Explanation of the code

The sanitiseHTML function is based on my replace_all_rel_by_abs function (see this answer). The sanitiseHTML function is completely rewritten though, in order to achieve maximum efficiency and reliability.

Additionally, a new set of RegExps are added to remove all scripts and event handlers (including CSS expression(), IE7-). To make sure that all tags are parsed as expected, the adjusted tags are prefixed by <!--'"-->. This prefix is necessary to correctly parse nested "event handlers" in conjunction with unterminated quotes: <a id="><input onclick="<div onmousemove=evil()>">.

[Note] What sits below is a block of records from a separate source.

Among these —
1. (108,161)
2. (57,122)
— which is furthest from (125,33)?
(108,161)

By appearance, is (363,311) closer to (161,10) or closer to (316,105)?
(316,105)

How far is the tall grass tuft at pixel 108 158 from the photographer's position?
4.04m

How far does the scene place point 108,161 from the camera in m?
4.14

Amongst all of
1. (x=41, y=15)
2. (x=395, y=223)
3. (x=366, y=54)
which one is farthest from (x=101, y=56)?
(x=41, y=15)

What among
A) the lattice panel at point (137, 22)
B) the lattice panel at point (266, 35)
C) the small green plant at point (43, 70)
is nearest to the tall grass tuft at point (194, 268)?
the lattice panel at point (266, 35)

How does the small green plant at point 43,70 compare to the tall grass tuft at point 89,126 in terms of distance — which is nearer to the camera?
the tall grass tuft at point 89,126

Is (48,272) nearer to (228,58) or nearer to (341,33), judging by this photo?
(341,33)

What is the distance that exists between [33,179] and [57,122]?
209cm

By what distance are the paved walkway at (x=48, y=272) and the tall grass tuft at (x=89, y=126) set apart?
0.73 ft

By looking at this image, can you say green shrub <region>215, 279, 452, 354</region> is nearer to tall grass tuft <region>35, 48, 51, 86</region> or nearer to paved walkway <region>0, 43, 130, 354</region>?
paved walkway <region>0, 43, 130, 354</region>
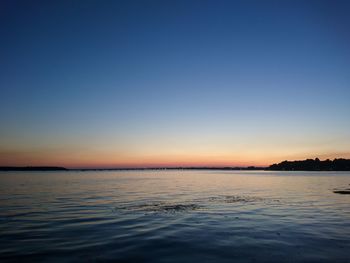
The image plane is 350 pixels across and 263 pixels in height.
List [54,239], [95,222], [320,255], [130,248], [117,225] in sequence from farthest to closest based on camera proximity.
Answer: [95,222] → [117,225] → [54,239] → [130,248] → [320,255]

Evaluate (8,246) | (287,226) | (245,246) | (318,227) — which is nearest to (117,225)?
(8,246)

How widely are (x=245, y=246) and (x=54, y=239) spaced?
1165 cm

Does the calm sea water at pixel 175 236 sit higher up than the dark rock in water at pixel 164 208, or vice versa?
the dark rock in water at pixel 164 208

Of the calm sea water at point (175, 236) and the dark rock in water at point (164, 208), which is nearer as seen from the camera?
the calm sea water at point (175, 236)

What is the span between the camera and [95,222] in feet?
77.1

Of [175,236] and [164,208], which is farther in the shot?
[164,208]

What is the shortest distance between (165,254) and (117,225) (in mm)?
8421

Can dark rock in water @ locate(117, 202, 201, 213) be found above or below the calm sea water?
above

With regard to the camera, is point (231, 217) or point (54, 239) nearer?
point (54, 239)

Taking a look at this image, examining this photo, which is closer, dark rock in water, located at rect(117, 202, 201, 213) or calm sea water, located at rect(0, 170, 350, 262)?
calm sea water, located at rect(0, 170, 350, 262)

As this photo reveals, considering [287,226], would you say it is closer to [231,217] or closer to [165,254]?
[231,217]

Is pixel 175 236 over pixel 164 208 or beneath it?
beneath

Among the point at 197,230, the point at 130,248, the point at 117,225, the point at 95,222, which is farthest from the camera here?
the point at 95,222

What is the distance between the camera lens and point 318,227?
21719 millimetres
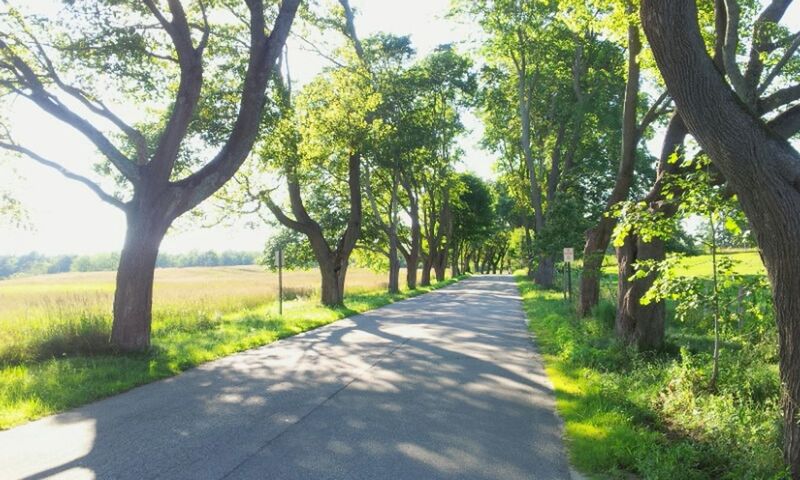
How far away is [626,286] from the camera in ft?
33.2

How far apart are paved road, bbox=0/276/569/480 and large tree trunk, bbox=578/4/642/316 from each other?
10.6 ft

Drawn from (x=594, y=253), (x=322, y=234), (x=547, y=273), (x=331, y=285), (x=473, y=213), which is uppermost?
(x=473, y=213)

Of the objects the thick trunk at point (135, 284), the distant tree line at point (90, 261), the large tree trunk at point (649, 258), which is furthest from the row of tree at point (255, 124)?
the distant tree line at point (90, 261)

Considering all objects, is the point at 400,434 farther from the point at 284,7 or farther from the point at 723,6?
the point at 284,7

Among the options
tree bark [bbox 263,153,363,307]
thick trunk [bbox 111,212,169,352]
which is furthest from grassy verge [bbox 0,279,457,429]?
tree bark [bbox 263,153,363,307]

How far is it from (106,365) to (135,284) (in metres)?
1.76

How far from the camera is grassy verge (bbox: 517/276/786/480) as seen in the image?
4.66 meters

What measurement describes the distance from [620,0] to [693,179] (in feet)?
11.6

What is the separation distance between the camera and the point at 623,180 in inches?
445

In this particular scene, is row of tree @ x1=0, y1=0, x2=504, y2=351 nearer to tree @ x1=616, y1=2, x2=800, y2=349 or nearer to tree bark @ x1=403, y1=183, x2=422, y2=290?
tree bark @ x1=403, y1=183, x2=422, y2=290

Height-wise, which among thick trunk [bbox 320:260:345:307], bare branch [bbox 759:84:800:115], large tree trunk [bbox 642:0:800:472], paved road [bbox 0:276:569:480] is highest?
bare branch [bbox 759:84:800:115]

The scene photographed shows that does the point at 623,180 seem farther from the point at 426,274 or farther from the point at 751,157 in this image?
the point at 426,274

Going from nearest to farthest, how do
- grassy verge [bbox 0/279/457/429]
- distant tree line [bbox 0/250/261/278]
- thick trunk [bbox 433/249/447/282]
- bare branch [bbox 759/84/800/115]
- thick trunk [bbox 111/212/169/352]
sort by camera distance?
1. bare branch [bbox 759/84/800/115]
2. grassy verge [bbox 0/279/457/429]
3. thick trunk [bbox 111/212/169/352]
4. thick trunk [bbox 433/249/447/282]
5. distant tree line [bbox 0/250/261/278]

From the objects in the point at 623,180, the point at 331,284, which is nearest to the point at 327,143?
the point at 331,284
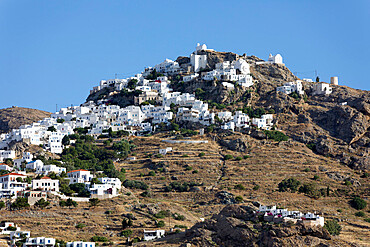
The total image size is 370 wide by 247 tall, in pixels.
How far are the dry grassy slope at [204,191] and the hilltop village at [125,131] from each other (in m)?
1.24

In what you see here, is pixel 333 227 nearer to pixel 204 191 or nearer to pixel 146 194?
pixel 204 191

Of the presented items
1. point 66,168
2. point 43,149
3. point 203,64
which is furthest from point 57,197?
point 203,64

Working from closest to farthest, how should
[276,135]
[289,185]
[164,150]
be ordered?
[289,185]
[164,150]
[276,135]

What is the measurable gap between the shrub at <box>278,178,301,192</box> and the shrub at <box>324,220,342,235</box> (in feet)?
43.4

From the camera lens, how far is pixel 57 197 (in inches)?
2948

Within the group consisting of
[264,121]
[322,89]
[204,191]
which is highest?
[322,89]

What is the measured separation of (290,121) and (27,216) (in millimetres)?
49059

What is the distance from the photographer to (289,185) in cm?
8206

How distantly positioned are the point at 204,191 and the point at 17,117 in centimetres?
5595

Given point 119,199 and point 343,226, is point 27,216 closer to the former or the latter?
point 119,199

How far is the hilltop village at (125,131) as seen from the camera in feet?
242

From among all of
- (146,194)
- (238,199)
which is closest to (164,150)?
(146,194)

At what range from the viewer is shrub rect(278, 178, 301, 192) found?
81688mm

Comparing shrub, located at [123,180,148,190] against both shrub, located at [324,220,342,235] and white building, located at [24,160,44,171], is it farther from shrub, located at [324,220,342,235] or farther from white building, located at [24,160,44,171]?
shrub, located at [324,220,342,235]
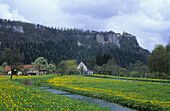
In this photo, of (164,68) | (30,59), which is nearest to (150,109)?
(164,68)


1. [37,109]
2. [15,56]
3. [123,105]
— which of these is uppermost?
[15,56]

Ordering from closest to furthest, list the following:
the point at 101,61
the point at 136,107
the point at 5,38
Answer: the point at 136,107
the point at 101,61
the point at 5,38

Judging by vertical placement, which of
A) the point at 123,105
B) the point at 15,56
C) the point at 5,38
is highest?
the point at 5,38

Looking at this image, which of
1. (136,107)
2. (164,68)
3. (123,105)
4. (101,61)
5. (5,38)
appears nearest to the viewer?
(136,107)

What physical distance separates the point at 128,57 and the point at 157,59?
118234 mm

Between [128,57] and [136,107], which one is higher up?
[128,57]

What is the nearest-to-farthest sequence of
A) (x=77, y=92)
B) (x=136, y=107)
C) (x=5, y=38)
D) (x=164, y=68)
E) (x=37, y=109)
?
(x=37, y=109) < (x=136, y=107) < (x=77, y=92) < (x=164, y=68) < (x=5, y=38)

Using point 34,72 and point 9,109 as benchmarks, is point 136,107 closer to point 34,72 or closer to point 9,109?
point 9,109

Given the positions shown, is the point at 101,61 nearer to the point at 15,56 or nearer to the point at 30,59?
the point at 30,59

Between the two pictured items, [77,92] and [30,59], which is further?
[30,59]

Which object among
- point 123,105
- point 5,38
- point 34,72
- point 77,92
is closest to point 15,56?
point 77,92

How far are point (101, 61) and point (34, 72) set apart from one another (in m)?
52.9

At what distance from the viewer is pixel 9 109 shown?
36.7 ft

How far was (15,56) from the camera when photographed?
49031 mm
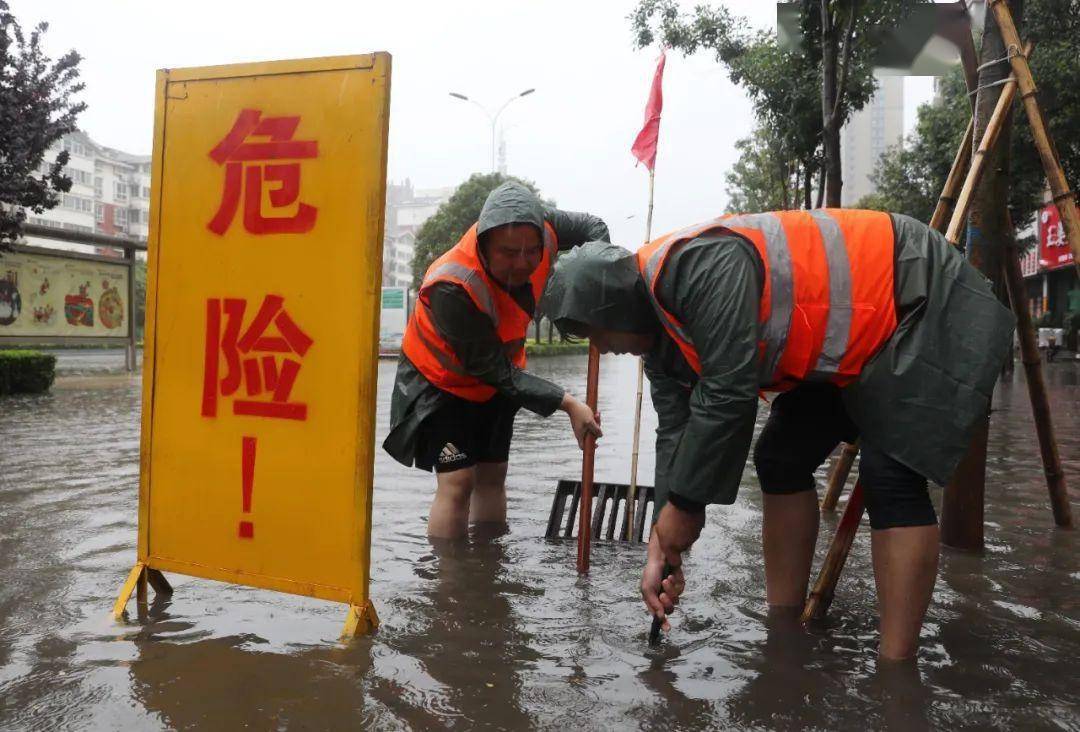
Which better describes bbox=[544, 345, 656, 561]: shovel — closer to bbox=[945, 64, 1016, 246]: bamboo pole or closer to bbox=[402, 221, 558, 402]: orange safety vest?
bbox=[402, 221, 558, 402]: orange safety vest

These RegExps are dynamically created using an internal function cr/cri (Create Replace [Inline]). These functions accept a list of arguments, and create and execute an advanced RE replacement. To make sure that HTML entities aren't breaking a RegExp (refresh in <meta http-equiv=refresh> could be written in various ways), the dynamically created RegExps are partially constructed by function ae (Any Entity).
The actual replacements are done by function by (replace by). In this implementation, by adds data- before all matched attributes.

  1. All <script>//<[CDATA[ .. //]]></script> occurrences are striped. This step is necessary, because CDATA sections allow </script> strings inside the code. After this replacement has been executed, it's safe to go to the next replacement:
  2. The remaining <script>...</script> tags are removed.
  3. The <meta http-equiv=refresh .. > tag is removed
  4. All event listeners and external pointers/attributes (href, src, url()) are prefixed by data-, as described previously.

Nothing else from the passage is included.